== Dataset excerpts
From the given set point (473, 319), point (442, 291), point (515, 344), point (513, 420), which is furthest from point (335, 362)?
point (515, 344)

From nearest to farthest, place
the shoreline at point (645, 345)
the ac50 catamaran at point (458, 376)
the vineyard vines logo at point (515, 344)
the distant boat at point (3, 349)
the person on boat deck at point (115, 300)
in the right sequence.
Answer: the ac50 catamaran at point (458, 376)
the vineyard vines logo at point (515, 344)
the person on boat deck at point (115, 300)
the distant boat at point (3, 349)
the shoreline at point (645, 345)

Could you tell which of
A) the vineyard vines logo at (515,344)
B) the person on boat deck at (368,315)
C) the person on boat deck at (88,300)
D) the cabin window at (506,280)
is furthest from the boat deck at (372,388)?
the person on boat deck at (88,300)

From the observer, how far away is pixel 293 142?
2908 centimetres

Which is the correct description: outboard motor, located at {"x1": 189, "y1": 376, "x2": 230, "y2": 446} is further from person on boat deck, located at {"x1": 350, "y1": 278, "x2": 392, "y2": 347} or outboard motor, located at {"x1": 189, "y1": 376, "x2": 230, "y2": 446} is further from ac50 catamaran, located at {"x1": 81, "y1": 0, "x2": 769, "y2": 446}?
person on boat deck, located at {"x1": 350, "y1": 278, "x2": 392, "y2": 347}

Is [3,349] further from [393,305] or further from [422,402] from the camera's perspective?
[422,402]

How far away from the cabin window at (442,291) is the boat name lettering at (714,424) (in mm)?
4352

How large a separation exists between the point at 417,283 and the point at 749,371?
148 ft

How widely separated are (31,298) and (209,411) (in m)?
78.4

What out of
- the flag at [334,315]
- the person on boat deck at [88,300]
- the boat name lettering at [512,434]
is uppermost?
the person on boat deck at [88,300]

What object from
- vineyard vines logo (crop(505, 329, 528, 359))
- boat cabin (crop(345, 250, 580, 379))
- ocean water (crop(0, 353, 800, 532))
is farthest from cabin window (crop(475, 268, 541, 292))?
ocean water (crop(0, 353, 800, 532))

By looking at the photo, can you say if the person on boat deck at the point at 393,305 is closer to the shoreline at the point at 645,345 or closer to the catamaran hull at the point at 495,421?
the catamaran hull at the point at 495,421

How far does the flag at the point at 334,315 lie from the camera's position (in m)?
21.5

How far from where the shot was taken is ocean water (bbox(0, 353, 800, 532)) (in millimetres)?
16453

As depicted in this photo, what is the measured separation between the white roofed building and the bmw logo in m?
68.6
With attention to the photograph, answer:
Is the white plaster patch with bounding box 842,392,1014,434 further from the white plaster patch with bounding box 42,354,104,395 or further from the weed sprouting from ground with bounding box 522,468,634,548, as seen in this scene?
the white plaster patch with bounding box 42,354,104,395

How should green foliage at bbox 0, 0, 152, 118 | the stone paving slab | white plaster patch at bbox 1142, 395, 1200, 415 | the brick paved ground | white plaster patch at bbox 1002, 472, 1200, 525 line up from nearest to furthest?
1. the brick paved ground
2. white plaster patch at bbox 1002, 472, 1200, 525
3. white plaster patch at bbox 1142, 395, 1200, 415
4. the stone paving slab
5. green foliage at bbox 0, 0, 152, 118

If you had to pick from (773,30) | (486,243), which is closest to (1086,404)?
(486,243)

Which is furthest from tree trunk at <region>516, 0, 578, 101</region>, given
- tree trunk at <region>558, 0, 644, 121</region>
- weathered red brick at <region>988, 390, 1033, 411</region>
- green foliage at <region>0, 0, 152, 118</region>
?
====
> _Short problem_: Can you give every line above again, exactly as written?

> _Final answer_:
From the given set point (473, 319), point (442, 291), point (515, 344), point (513, 420), which is furthest from point (335, 362)?
point (515, 344)

From nearest to farthest, place
the shoreline at point (645, 345)
the ac50 catamaran at point (458, 376)
the vineyard vines logo at point (515, 344)
the distant boat at point (3, 349)
the person on boat deck at point (115, 300)
in the right sequence.
Answer: the ac50 catamaran at point (458, 376)
the vineyard vines logo at point (515, 344)
the person on boat deck at point (115, 300)
the distant boat at point (3, 349)
the shoreline at point (645, 345)

Could you tell which of
A) the vineyard vines logo at (515,344)
B) the person on boat deck at (368,315)
C) the person on boat deck at (88,300)
D) the cabin window at (506,280)
is furthest from the boat deck at (372,388)?
the person on boat deck at (88,300)

From the observer, how far away is pixel 293 142?
2908 centimetres

Which is the correct description: outboard motor, located at {"x1": 189, "y1": 376, "x2": 230, "y2": 446} is further from person on boat deck, located at {"x1": 350, "y1": 278, "x2": 392, "y2": 347} or outboard motor, located at {"x1": 189, "y1": 376, "x2": 230, "y2": 446} is further from ac50 catamaran, located at {"x1": 81, "y1": 0, "x2": 769, "y2": 446}?
person on boat deck, located at {"x1": 350, "y1": 278, "x2": 392, "y2": 347}

Is [3,349] further from [393,305] or further from [422,402] from the camera's perspective?
[422,402]

How far away from the cabin window at (442,291) is the boat name lettering at (714,424) (in mm)?
4352

How large a separation exists between the point at 417,283 and the point at 749,371?
148 ft

How widely separated are (31,298) and (209,411) (in m)?
78.4

What out of
- the flag at [334,315]
- the person on boat deck at [88,300]
- the boat name lettering at [512,434]
is uppermost?
the person on boat deck at [88,300]

What object from
- vineyard vines logo (crop(505, 329, 528, 359))
- boat cabin (crop(345, 250, 580, 379))
- ocean water (crop(0, 353, 800, 532))
is farthest from cabin window (crop(475, 268, 541, 292))?
ocean water (crop(0, 353, 800, 532))

By looking at the photo, can you say if the person on boat deck at the point at 393,305 is closer to the shoreline at the point at 645,345 or closer to the catamaran hull at the point at 495,421?
the catamaran hull at the point at 495,421

How far does the flag at the point at 334,315 lie from the camera's position (in m)?
21.5

How far from where the shot was taken is ocean water (bbox(0, 353, 800, 532)) (in millimetres)?
16453

As depicted in this photo, what is the measured separation between the white roofed building and the bmw logo in m?
68.6
With attention to the photograph, answer:
Is the white plaster patch with bounding box 842,392,1014,434 further from the white plaster patch with bounding box 42,354,104,395 or further from the weed sprouting from ground with bounding box 522,468,634,548, as seen in this scene?
the white plaster patch with bounding box 42,354,104,395

How should green foliage at bbox 0, 0, 152, 118 | the stone paving slab | white plaster patch at bbox 1142, 395, 1200, 415 | the brick paved ground | white plaster patch at bbox 1002, 472, 1200, 525 line up from nearest to furthest?
1. the brick paved ground
2. white plaster patch at bbox 1002, 472, 1200, 525
3. white plaster patch at bbox 1142, 395, 1200, 415
4. the stone paving slab
5. green foliage at bbox 0, 0, 152, 118

If you had to pick from (773,30) | (486,243), which is closest to (1086,404)?
(486,243)

Which is furthest from tree trunk at <region>516, 0, 578, 101</region>, given
- tree trunk at <region>558, 0, 644, 121</region>
- weathered red brick at <region>988, 390, 1033, 411</region>
- green foliage at <region>0, 0, 152, 118</region>
?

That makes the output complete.